[Set exercise 1] In the forum excerpt, how much upstream bandwidth does the writer's 7MBit DSL connection have?
[Set exercise 2] Transcribe part of the forum excerpt word for word, beginning at the words "I'm not an expert" and stopping after "with java though.".

[Selected passage]
****************

The only thing I can think of is a P2P network, where every user of the
protocol becomes a node in a TOR like network, but then you will be dealing
with horrible bandwidth issues. My 7MBit DSL only has 1MBit upstream, which is
hardly enough for me to route more than 4 other user's traffic through. That
still doesn't solve the issue of privacy and anonymizing the users, since a
user of the program, even if he is not actively downloading and uploading a
file that he requested, is still liable for distributing a portion of the
copyrighted files other users are requesting and distributing. You may not get
the end point, but you'll end up with a whole bucketload of people
facilitating the infringement.

------
traplist
Possibly building a java/flash app that will automate the torrent process for
music torrents; Getting it is down to grooveshark/pandora level of just "type
in artist/song name"?

I'm not an expert in flash and not sure if a flash app would allow a remote
connection to a server other than the one where the flash app is hosted. I
think some XML file is required on the other server that flash will look for
to see if theres a wildcard to allow any domain to connect... I saw an exploit
once for twitter or facebook that used this. I am quite positive this could be
done with java though.

****************

[Supplied material]
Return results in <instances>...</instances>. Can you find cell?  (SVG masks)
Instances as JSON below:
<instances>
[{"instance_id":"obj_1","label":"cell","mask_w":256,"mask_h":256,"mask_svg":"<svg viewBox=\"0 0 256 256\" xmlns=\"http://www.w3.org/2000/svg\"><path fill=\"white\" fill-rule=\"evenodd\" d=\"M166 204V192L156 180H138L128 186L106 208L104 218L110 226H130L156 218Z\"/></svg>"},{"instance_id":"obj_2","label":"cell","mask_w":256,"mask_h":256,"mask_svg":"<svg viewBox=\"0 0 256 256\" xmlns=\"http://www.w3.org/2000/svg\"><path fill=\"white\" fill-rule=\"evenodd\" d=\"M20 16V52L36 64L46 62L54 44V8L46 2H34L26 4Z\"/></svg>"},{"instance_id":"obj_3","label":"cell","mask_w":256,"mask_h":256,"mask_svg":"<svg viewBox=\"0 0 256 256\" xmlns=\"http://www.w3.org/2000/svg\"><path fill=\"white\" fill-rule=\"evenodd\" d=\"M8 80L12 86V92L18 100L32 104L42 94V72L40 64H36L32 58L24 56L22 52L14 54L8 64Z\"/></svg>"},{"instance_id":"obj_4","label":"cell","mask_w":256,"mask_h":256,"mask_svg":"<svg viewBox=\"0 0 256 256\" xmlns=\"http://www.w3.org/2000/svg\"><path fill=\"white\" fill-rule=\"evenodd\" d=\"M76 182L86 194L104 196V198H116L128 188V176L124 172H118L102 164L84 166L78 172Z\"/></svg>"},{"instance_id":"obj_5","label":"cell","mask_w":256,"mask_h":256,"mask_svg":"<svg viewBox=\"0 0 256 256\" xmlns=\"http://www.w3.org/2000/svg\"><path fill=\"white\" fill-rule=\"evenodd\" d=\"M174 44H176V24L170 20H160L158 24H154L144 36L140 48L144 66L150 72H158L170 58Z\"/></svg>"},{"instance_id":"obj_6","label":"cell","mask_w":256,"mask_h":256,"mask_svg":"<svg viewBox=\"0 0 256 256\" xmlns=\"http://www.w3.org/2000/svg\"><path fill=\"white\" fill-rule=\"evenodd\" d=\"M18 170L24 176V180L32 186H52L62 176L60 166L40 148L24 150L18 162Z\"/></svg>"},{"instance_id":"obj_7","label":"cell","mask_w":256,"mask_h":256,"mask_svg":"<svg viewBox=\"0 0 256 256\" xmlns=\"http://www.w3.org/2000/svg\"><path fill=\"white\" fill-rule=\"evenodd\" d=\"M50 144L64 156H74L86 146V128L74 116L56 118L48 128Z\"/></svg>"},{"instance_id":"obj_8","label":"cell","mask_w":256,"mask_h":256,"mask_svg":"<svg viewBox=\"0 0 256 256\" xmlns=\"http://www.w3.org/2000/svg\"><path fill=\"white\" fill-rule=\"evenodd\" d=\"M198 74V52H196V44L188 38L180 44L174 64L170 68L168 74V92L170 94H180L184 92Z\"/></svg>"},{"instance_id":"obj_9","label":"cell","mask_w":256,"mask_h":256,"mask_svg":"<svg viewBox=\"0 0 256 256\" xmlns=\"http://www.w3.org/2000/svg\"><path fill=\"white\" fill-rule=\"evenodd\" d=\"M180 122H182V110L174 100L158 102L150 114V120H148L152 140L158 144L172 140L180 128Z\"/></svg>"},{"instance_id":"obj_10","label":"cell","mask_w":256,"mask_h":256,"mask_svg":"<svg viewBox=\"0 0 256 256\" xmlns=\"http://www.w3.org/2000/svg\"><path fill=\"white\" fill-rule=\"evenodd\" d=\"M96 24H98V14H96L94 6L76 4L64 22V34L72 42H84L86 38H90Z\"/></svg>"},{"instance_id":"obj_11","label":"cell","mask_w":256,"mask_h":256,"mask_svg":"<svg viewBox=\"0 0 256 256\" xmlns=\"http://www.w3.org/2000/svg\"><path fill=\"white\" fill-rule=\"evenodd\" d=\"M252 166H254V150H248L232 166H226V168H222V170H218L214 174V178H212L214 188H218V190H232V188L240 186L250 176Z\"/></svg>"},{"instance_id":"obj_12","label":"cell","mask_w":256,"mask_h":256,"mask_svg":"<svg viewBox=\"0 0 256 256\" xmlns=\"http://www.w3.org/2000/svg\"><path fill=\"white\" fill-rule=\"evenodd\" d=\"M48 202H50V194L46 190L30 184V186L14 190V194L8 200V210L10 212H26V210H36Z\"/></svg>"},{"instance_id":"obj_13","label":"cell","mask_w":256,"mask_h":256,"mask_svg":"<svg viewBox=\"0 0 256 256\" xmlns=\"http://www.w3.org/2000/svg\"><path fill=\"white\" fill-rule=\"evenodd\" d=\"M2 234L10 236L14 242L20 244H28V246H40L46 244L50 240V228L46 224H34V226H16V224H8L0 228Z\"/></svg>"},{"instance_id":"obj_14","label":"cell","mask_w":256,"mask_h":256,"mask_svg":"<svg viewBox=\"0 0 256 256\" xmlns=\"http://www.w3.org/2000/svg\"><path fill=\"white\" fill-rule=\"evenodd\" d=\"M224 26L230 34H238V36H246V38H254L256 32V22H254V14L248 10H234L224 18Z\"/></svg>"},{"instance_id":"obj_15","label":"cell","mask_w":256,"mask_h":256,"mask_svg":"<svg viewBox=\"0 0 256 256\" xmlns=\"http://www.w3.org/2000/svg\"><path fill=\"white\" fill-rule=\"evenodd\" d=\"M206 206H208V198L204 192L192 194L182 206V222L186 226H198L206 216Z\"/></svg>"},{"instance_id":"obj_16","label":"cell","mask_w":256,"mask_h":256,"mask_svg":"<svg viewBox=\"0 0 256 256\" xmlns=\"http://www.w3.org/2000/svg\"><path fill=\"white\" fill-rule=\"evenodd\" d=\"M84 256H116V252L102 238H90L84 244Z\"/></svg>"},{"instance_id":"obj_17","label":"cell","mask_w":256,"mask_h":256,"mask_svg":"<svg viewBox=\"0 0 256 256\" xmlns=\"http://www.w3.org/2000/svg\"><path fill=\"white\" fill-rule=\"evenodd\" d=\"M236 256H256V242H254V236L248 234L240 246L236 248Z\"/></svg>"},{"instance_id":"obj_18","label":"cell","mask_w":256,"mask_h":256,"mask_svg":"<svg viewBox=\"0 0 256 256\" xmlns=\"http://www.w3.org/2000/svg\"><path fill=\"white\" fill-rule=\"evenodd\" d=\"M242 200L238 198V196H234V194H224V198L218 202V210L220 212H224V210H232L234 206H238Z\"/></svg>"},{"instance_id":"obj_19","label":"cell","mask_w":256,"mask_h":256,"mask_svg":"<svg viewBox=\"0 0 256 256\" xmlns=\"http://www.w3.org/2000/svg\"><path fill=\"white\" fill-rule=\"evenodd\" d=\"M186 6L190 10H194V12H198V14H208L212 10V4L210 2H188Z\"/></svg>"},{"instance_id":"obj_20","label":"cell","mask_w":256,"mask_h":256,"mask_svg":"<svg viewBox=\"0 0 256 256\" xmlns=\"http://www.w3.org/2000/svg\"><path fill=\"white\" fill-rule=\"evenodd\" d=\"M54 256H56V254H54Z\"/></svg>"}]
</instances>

****************

[Complete output 1] 1MBit

[Complete output 2]
I'm not an expert in flash and not sure if a flash app would allow a remote
connection to a server other than the one where the flash app is hosted. I
think some XML file is required on the other server that flash will look for
to see if theres a wildcard to allow any domain to connect... I saw an exploit
once for twitter or facebook that used this. I am quite positive this could be
done with java though.